_WORK INSTRUCTION_
The reply must repeat each entry exactly and contain no pictures.

_MATERIAL SHOWN_
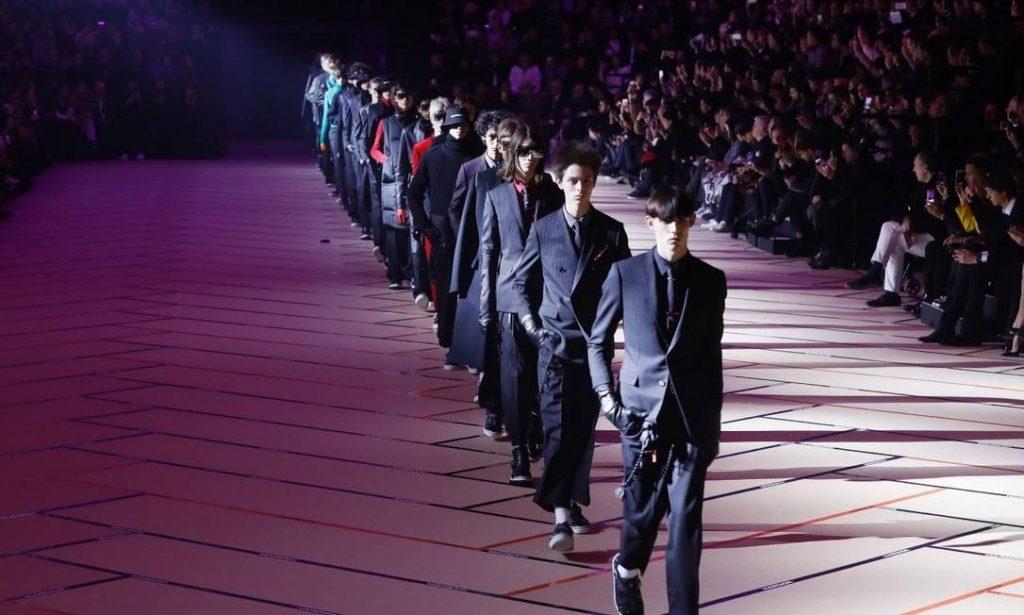 Dior apresenta sua coleção Masculina Inverno 2018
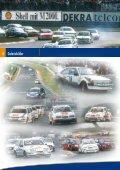 Wolf Racing Neuenstein GmbH & Co. KG - Seite 4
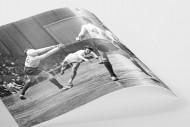 Handball 1961 als FineArt-Print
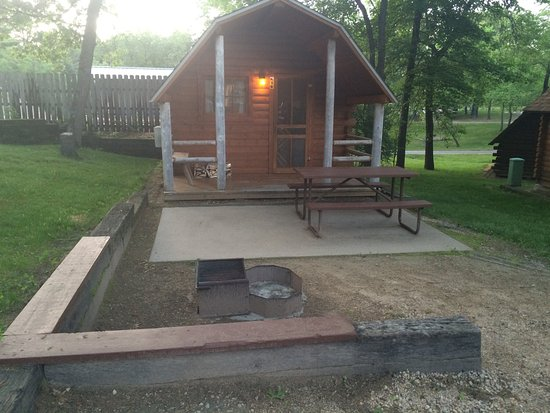 Wisconsin Dells KOA: photo6.jpg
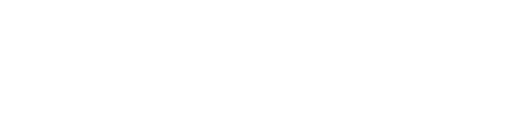 CE&IC Inc.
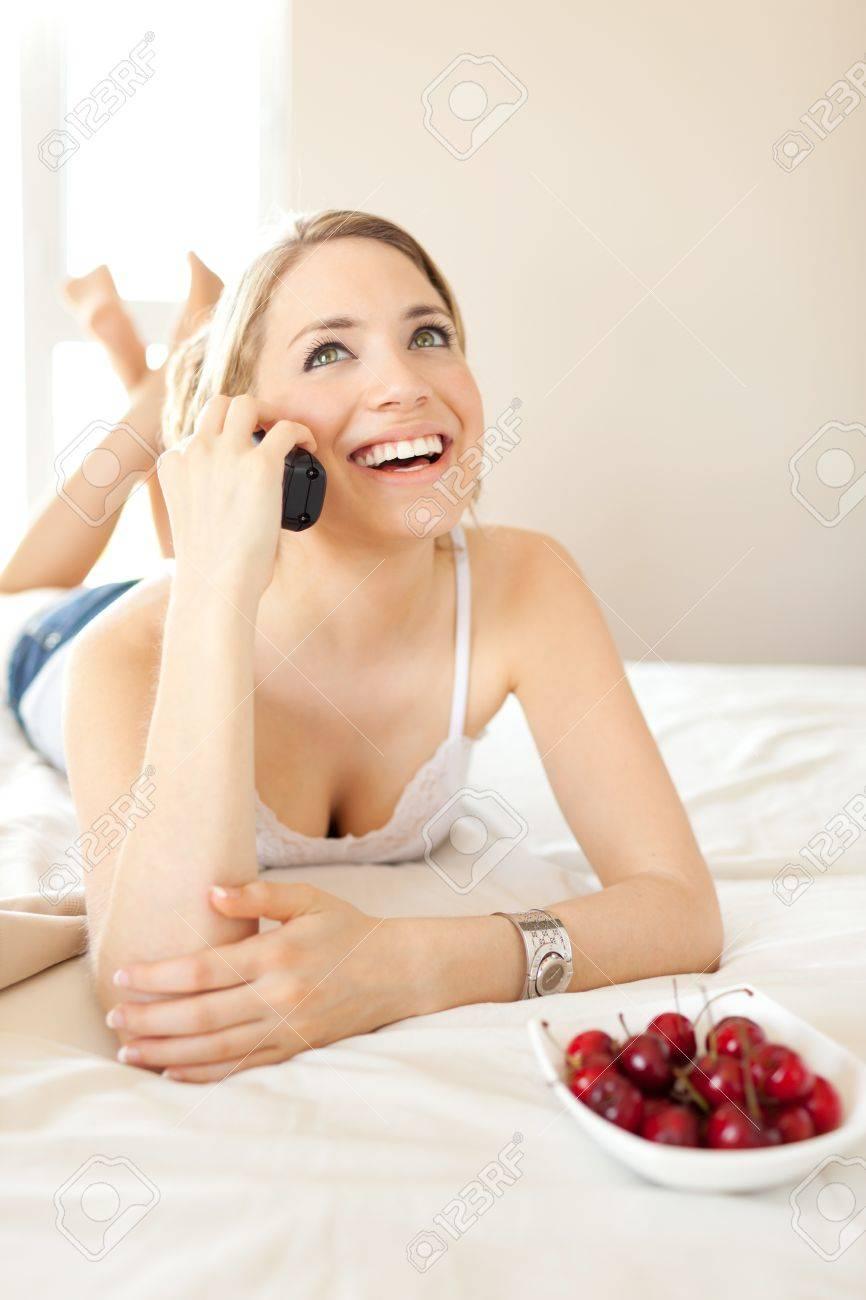 tight pussy auf der Suche nach Singles fun with and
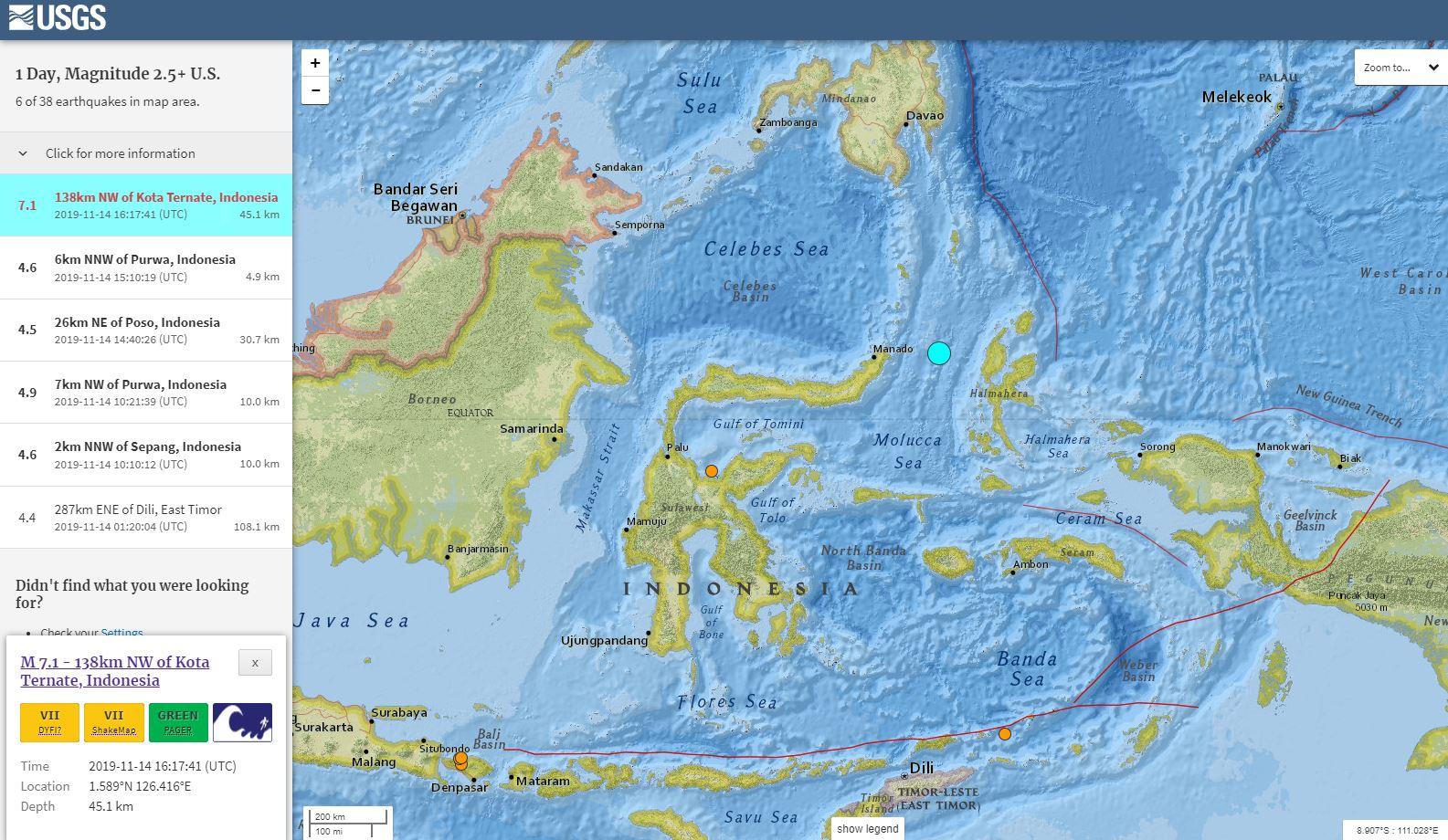 ischyros-seismos-7-1-richter-eplixe-tin-indonisia-irthi-i-proeidopoiisi-gia-tsoynami1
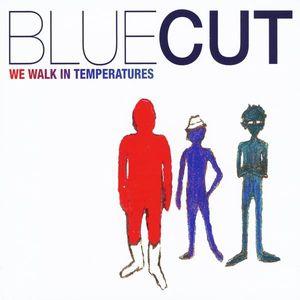 We Walk in Temperatures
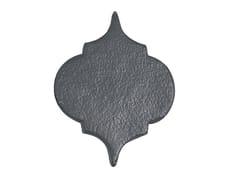 Rivestimento in maiolica per interni MORESCO | MO9 - Moresco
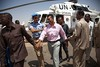 UNAMID contractor released in North Darfur (undfs) Tags: india release helicopter staff unitednations abduction kidnap abducted kidnaping unamid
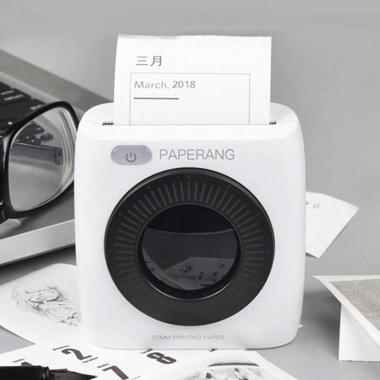 harga Bluelans Portable 300DPI Paperang P2 Bluetooth Camera Thermal Printer for Android iOS Blibli.com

_FINAL ANSWER_
 Dior apresenta sua coleção Masculina Inverno 2018
 Wolf Racing Neuenstein GmbH & Co. KG - Seite 4
 Handball 1961 als FineArt-Print
 Wisconsin Dells KOA: photo6.jpg
 CE&IC Inc.
 tight pussy auf der Suche nach Singles fun with and
 ischyros-seismos-7-1-richter-eplixe-tin-indonisia-irthi-i-proeidopoiisi-gia-tsoynami1
 We Walk in Temperatures
 Rivestimento in maiolica per interni MORESCO | MO9 - Moresco
 UNAMID contractor released in North Darfur (undfs) Tags: india release helicopter staff unitednations abduction kidnap abducted kidnaping unamid
 harga Bluelans Portable 300DPI Paperang P2 Bluetooth Camera Thermal Printer for Android iOS Blibli.com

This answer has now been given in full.